◆ DATA RECORDS
========================================================================

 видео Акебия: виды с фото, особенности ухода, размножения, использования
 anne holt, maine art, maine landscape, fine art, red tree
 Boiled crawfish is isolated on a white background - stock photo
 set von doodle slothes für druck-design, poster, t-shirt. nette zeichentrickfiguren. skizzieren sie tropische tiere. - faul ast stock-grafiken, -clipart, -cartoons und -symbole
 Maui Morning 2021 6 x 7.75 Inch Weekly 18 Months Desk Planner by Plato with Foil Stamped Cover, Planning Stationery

========================================================================

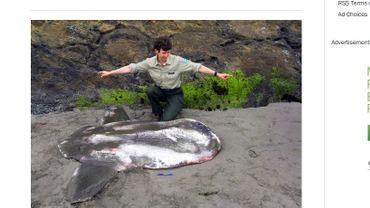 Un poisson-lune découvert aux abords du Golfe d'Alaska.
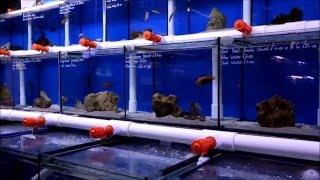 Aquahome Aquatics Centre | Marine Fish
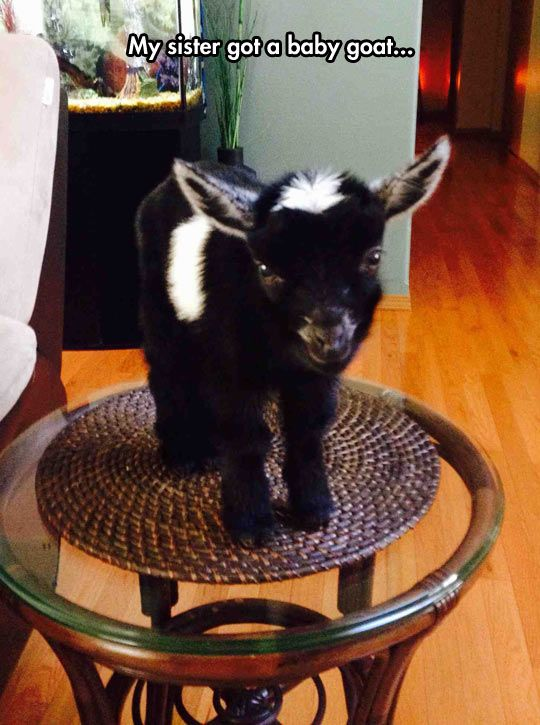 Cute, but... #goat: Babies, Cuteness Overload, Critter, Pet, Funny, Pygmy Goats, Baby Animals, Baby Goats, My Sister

========================================================================

◆ WORK TO BE COMPLETED
Among the entries above, find the line with "Boiled crawfish is" and the line with "Maui Morning 2021"; give again exactly these two lines and all lines between them.

◆ ANSWER FOR THE TASK
 Boiled crawfish is isolated on a white background - stock photo
 set von doodle slothes für druck-design, poster, t-shirt. nette zeichentrickfiguren. skizzieren sie tropische tiere. - faul ast stock-grafiken, -clipart, -cartoons und -symbole
 Maui Morning 2021 6 x 7.75 Inch Weekly 18 Months Desk Planner by Plato with Foil Stamped Cover, Planning Stationery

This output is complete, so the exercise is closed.